=== Begin Enclosure ===

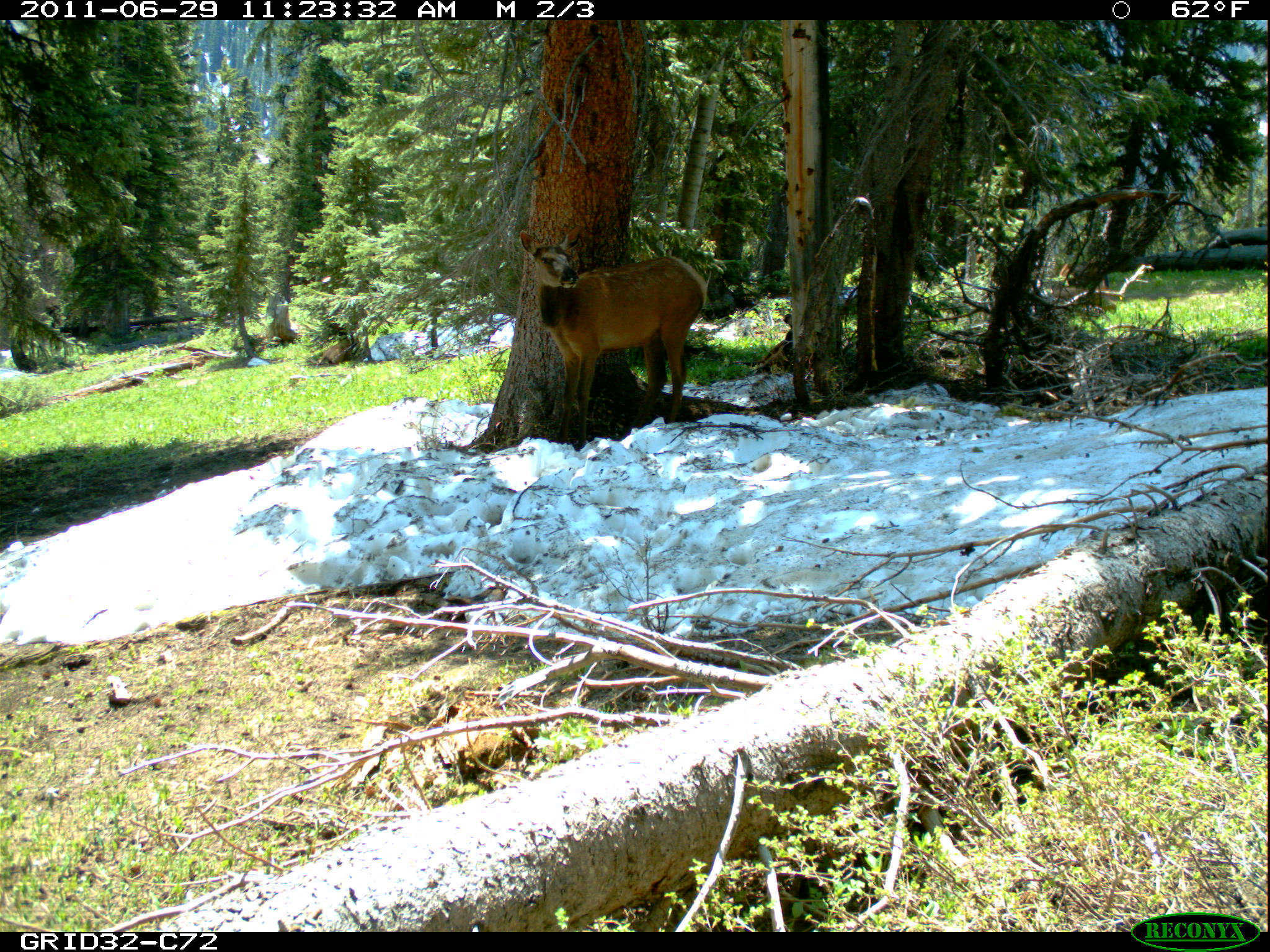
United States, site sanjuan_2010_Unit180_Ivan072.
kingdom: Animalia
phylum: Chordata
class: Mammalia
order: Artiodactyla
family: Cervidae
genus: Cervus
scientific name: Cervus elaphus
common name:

=== End Enclosure ===

Once the pictures are set aside, transcribe the remaining lines above exactly.

◆ **Solution**:
United States, site sanjuan_2010_Unit180_Ivan072.
kingdom: Animalia
phylum: Chordata
class: Mammalia
order: Artiodactyla
family: Cervidae
genus: Cervus
scientific name: Cervus elaphus
common name:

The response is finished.